WHAT HAPPENED TO Q101 ON 101.1 FM?
The company that owned 101.1 FM (Emmis) sold the radio station to a new company. The new company never intended to keep Alternative music on the air on 101.1. Since we knew this, we offered to buy “Q101” from Emmis, before they sold 101.1 to the new company. We (Chicago-based radio syndication company Broadcast Barter Radio Networks) purchased everything except the FCC license and the broadcasting equipment (everything meaning the Q101 brand name, the likeness, the online property, all the website’s content and more). The other company bought the FCC license and broadcasting equipment, and paid over $100 million for 101.1 FM, WLUP, and WRXP in New York. They made the decision to change the format of 101.1 FM from Alternative to News and let the entire air staff go. We then purchased the “Q101” brand from Emmis in an effort to keep it alive, to broadcast online as an internet radio broadcaster with more choices and more ways for you to get the music you love. The thought to return it to the airwaves was always there but the costs are prohibitive for us so we’re keeping it all alive here.

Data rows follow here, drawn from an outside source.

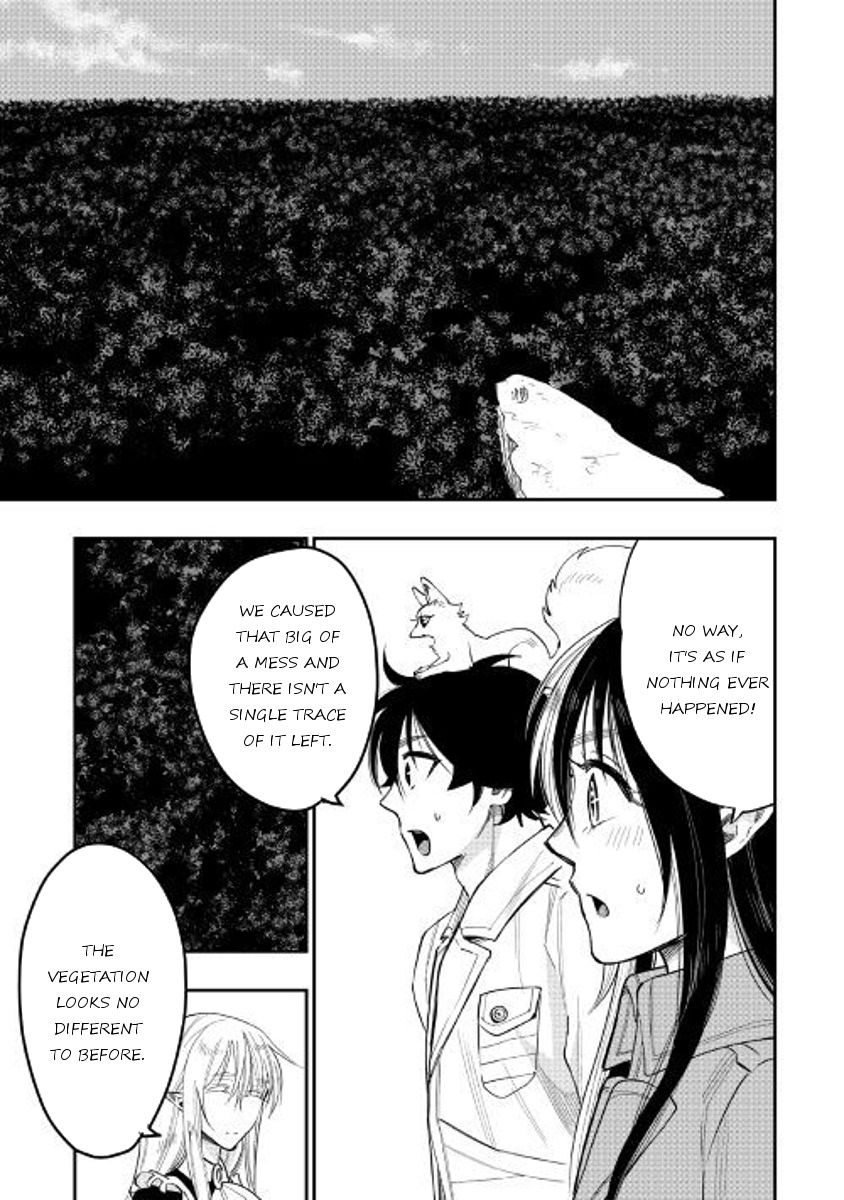 Read The New Gate Manga Online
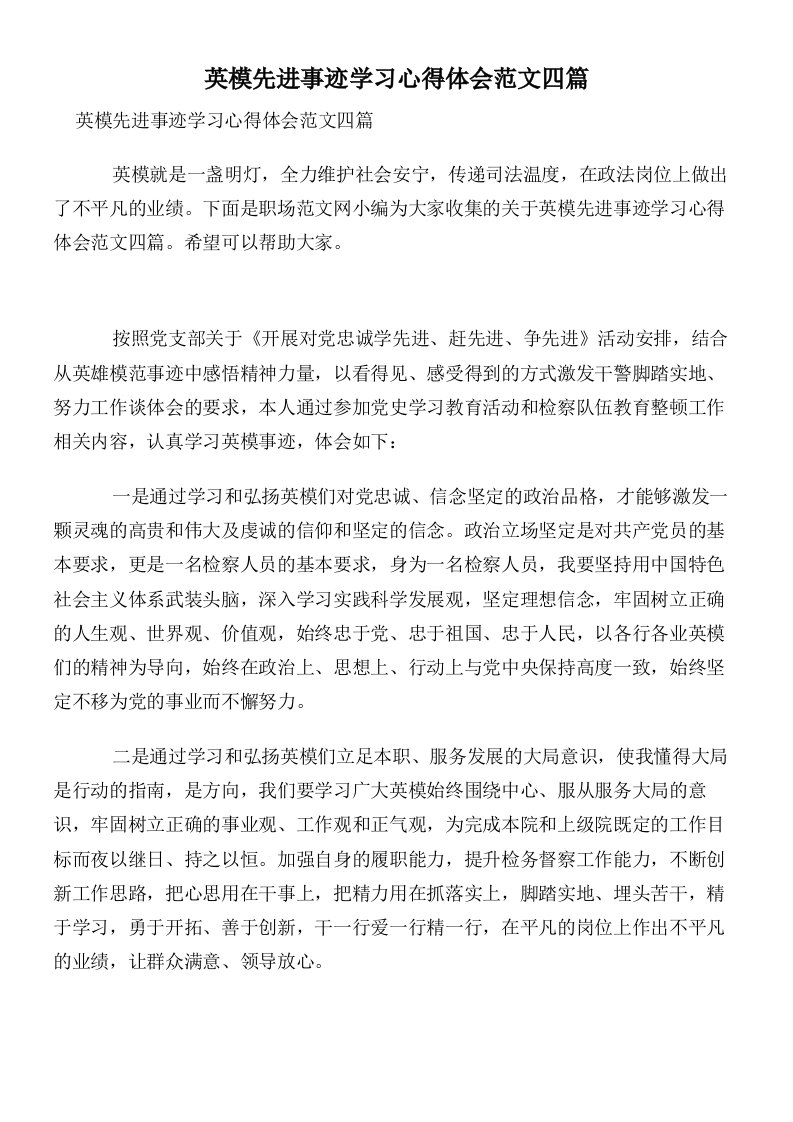 英模先进事迹学习心得体会范文四篇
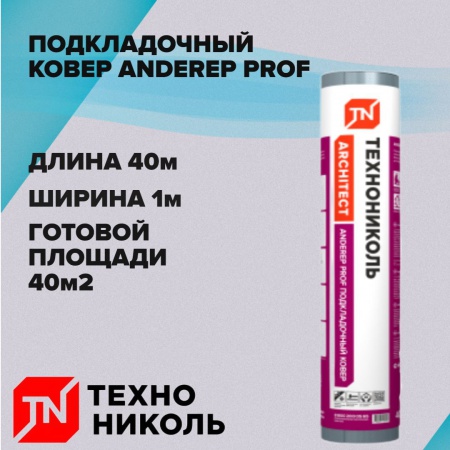 Подкладочный ковер Андереп Проф (5400р) технониколь ANDEREP Prof (500) 40м2 Подкладочный ковер Андереп Проф (5400р) технониколь ANDEREP Prof (500) 40м2
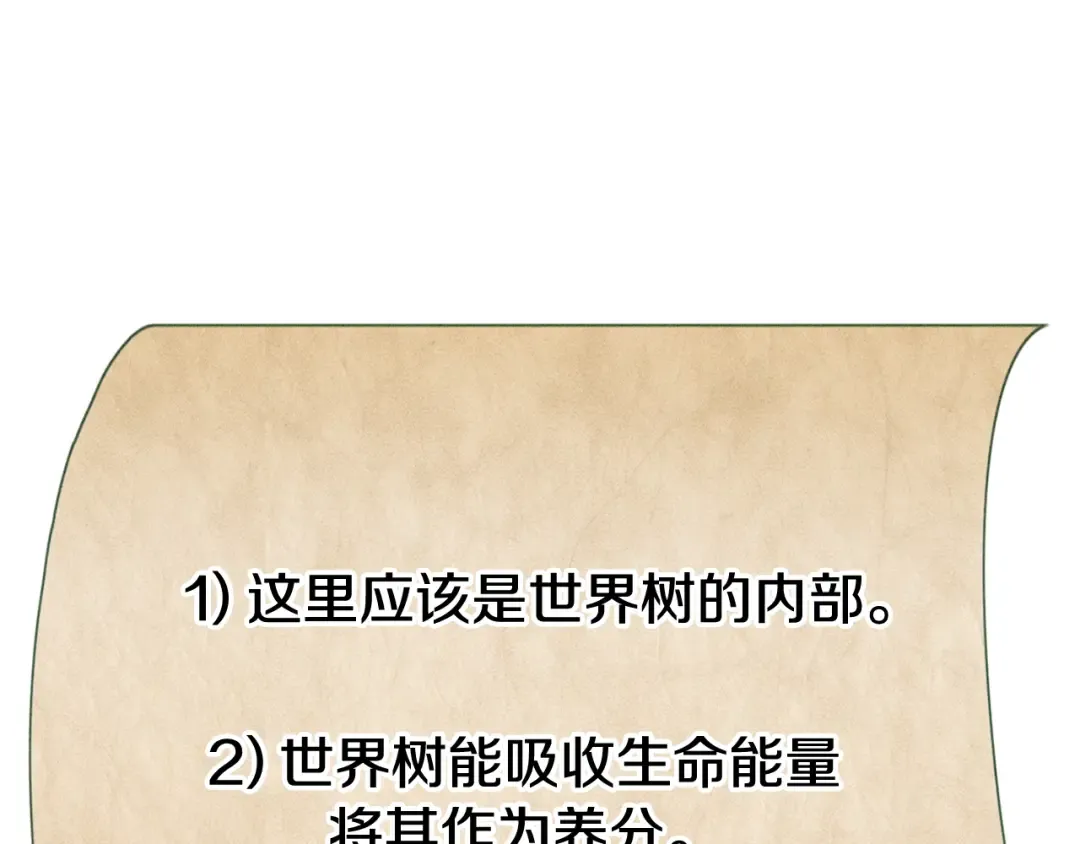 第209话 我是园丁 第74页
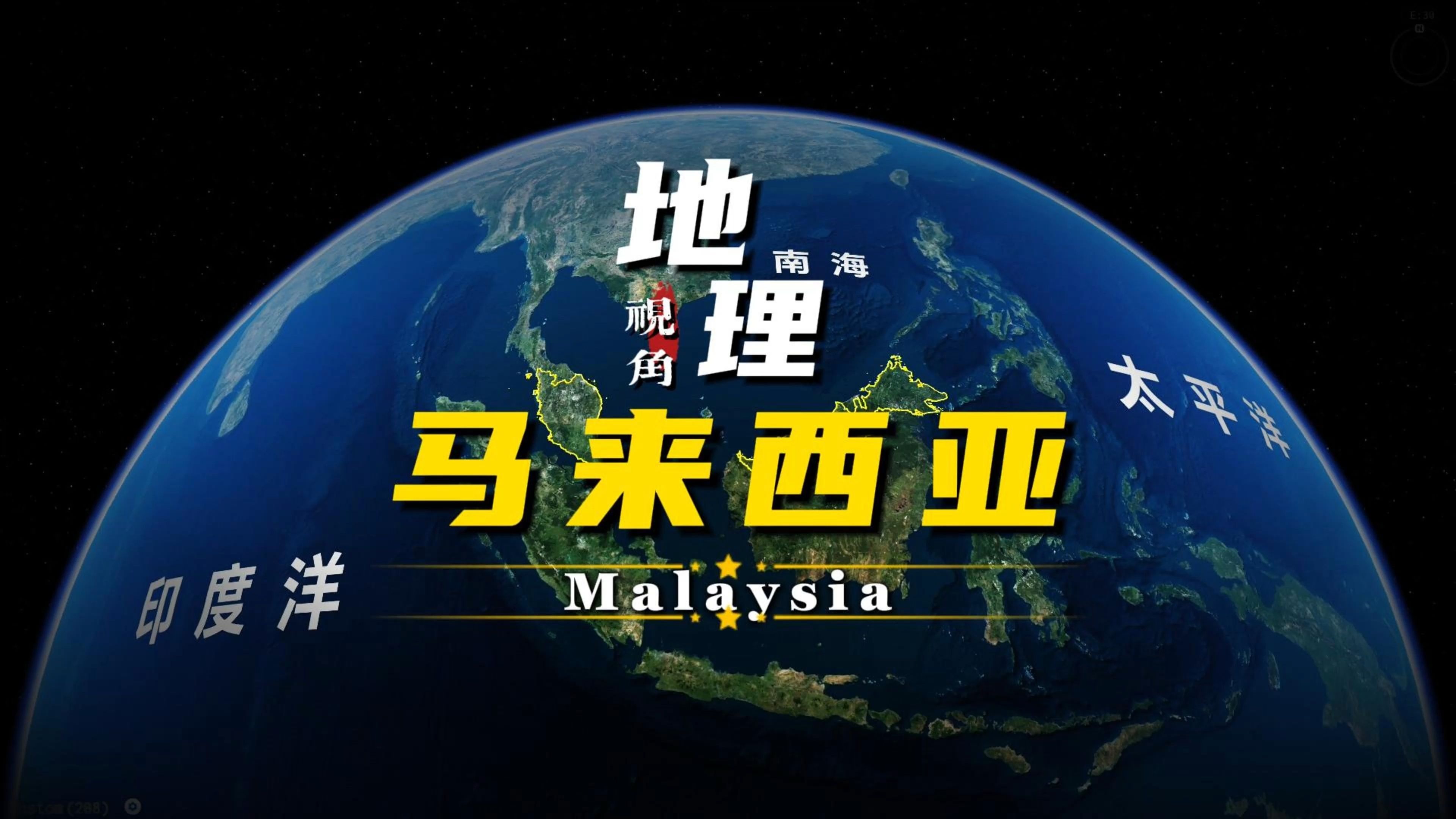 马来西亚，东南亚的心脏，文明的十字路口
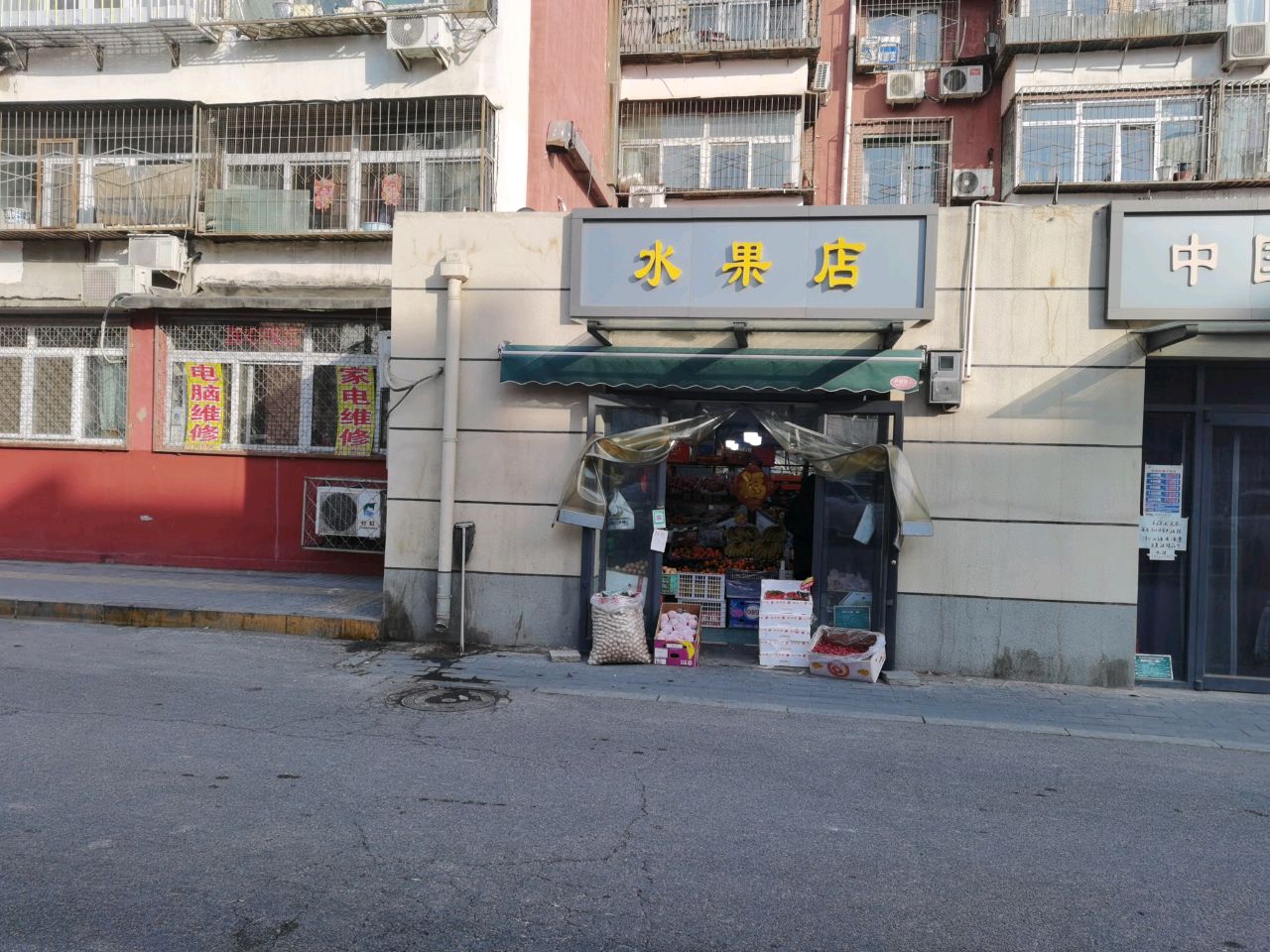水果店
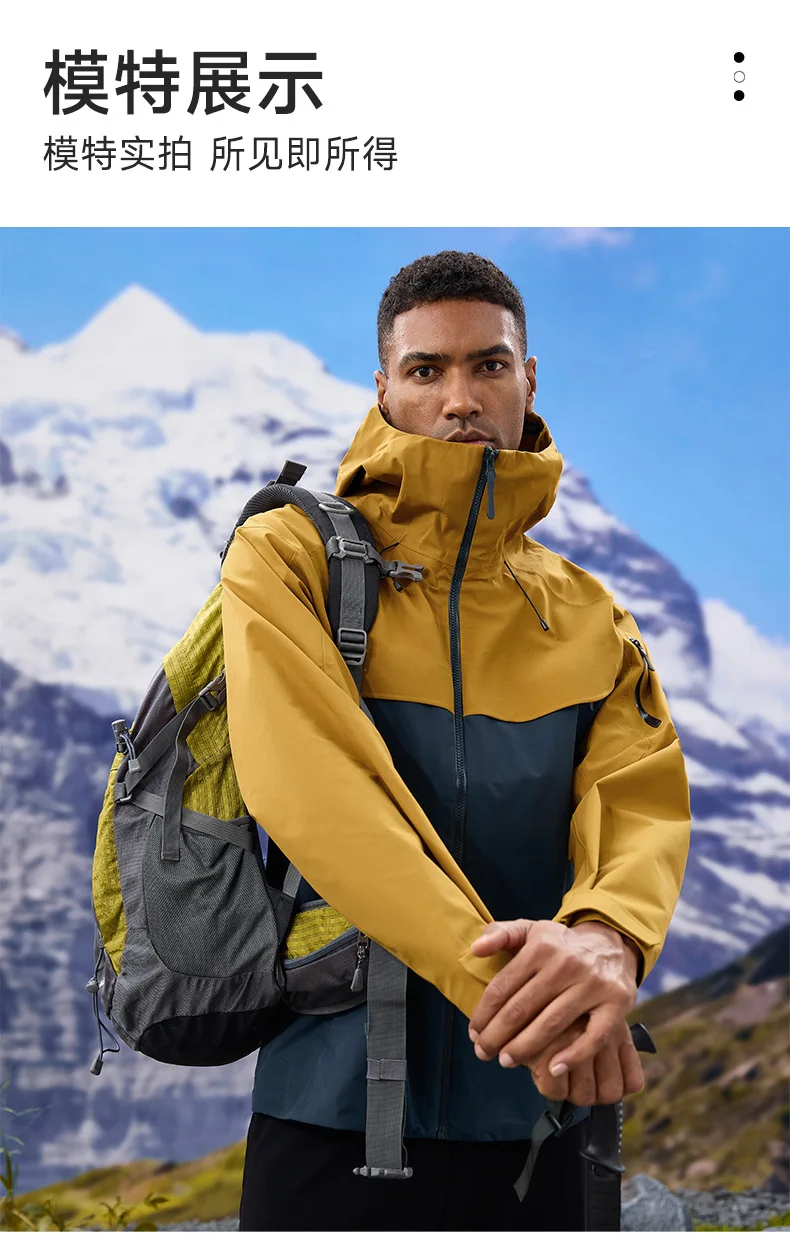 Autumn and winter hard-shell windbreaker windproof rainproof breathable outdoor hiking mountaineering ski suit hooded jacket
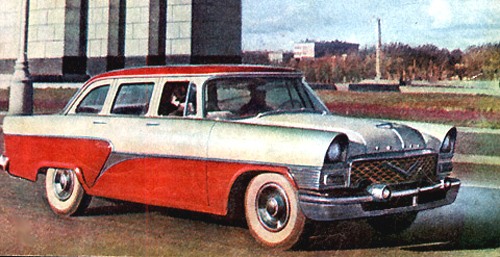 Автолегенды СССР и Соцстран №203 ГАЗ-13 "Чайка" Э-2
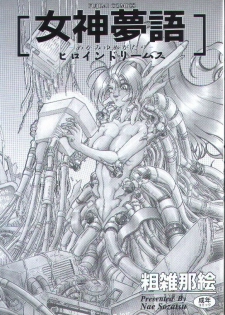 [Sozatsu Nae] Megami Yumegatari -Heroine Dreams- - page 3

UPDATE: After failure of the news format on 101.1, the company ‘rented’ 87.7 to put ‘alternative’ on there. They then played around [for a while] with 101.1 FM morphing its format to its final destination which became i101 [or something like that]. We in fact found some people enjoyed that 90’s based pop/dance hodgepodge of a format.
EDM America TV added the iParty 101 channel to serve those fans who lost what they were just starting to enjoy. The company that bought 101.1 and the other stations ran into financial trouble and had to bail, Cumulus came to ‘post the bail’ and now runs 101.1, WLS AM & FM as well as WLUP here in Chicago.
Nothing they do has anything to do with “Q101”.
WHY DID EMMIS SELL 101.1 FM?
Emmis used to be a private company. Like many radio companies, they began to grow. They bought more stations and then went public. Like many public companies, they found going public isn’t all it’s cracked up to be. Their stations became corporate. They tried to go back to being private. That fell through. In order to go private, or be a profitable public company, they needed to shore up their balance sheet. One way to do this was to sell some stations and make some cash to pay some bills. They decided to sell 101.1 FM, WLUP, and WRXP to do this.